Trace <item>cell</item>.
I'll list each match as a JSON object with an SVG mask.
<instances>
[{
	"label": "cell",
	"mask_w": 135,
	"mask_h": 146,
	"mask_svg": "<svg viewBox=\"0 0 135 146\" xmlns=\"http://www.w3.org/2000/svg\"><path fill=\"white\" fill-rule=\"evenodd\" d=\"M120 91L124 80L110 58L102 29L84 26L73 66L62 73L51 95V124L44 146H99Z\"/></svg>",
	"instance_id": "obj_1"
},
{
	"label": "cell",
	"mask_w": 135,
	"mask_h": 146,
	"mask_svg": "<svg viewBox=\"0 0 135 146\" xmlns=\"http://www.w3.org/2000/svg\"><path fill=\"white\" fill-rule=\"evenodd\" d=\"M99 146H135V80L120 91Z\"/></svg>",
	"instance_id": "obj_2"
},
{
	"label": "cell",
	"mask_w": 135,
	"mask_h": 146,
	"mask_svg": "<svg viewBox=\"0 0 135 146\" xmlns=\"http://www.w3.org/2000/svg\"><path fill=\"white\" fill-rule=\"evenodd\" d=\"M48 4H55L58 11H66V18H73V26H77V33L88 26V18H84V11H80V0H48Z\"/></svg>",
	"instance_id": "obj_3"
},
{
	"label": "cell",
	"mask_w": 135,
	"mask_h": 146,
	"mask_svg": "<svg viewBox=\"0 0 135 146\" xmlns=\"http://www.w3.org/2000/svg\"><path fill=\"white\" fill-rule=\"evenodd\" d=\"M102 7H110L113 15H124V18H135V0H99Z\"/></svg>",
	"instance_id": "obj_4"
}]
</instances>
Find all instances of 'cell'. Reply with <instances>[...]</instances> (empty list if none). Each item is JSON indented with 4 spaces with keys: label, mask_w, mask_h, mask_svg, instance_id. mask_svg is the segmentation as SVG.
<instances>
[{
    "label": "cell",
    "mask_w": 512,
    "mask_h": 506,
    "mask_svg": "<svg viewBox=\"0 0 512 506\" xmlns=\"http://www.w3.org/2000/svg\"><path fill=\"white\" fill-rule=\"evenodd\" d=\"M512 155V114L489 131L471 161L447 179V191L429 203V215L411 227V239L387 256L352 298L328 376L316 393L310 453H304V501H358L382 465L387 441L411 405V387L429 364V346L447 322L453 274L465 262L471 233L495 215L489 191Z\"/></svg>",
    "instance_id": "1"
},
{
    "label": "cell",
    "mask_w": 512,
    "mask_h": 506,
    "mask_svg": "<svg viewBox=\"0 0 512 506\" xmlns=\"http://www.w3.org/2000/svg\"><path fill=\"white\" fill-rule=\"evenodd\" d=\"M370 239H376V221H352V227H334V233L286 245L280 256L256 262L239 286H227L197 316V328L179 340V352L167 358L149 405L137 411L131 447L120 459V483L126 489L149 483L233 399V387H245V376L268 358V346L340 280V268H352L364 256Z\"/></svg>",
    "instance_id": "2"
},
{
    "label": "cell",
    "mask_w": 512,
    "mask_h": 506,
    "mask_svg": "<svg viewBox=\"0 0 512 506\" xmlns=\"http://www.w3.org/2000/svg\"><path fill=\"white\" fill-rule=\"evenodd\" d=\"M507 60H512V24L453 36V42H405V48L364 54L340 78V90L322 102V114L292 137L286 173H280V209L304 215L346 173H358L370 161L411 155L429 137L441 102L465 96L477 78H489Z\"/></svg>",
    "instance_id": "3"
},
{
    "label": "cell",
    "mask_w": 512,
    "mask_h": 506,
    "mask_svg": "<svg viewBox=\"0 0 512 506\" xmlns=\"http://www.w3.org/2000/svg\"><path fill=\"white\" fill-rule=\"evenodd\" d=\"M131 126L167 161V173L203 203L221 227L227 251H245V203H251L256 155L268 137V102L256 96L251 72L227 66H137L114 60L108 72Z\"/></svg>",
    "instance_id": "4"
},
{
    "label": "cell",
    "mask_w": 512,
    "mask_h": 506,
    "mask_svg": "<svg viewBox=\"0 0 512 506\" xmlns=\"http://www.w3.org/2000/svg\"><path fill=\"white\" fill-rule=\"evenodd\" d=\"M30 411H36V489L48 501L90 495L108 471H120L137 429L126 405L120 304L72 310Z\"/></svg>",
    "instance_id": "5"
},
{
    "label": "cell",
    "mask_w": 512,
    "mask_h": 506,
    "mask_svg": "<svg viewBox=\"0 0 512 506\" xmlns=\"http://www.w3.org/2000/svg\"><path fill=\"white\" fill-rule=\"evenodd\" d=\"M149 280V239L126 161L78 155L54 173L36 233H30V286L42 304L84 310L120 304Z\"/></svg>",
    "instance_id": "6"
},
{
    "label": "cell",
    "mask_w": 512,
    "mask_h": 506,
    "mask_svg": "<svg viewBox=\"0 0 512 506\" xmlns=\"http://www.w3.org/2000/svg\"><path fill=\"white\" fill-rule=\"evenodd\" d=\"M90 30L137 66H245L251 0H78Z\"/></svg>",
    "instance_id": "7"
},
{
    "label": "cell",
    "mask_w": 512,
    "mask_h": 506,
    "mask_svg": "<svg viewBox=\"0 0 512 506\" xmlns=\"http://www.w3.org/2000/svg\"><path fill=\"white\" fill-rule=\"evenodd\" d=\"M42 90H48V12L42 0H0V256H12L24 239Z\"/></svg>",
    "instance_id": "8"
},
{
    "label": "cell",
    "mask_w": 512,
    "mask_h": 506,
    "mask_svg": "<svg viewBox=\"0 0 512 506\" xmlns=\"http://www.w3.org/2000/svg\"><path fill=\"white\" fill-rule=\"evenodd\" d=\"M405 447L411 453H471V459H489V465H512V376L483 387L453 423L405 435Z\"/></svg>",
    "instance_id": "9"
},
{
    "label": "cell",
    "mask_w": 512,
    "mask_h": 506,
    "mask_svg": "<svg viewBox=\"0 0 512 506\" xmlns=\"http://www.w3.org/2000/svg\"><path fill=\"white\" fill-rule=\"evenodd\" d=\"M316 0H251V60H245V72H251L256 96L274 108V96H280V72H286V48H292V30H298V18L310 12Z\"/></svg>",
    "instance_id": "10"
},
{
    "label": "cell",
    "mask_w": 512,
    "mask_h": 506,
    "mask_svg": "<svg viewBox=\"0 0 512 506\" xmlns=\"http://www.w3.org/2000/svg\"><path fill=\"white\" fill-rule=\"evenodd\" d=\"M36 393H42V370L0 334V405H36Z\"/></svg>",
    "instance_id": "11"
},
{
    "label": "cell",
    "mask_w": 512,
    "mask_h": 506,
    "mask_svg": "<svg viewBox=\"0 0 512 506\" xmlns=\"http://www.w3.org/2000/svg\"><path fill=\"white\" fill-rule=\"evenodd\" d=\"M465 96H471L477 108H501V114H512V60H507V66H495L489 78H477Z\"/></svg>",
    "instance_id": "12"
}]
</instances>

· · ·

Find every line above that contains the word "item" and copy each of those lines out in full.

* _OUTPUT BELOW_:
Trace <item>cell</item>.
Find all instances of 'cell'. Reply with <instances>[...]</instances> (empty list if none). Each item is JSON indented with 4 spaces with keys: label, mask_w, mask_h, mask_svg, instance_id. mask_svg is the segmentation as SVG.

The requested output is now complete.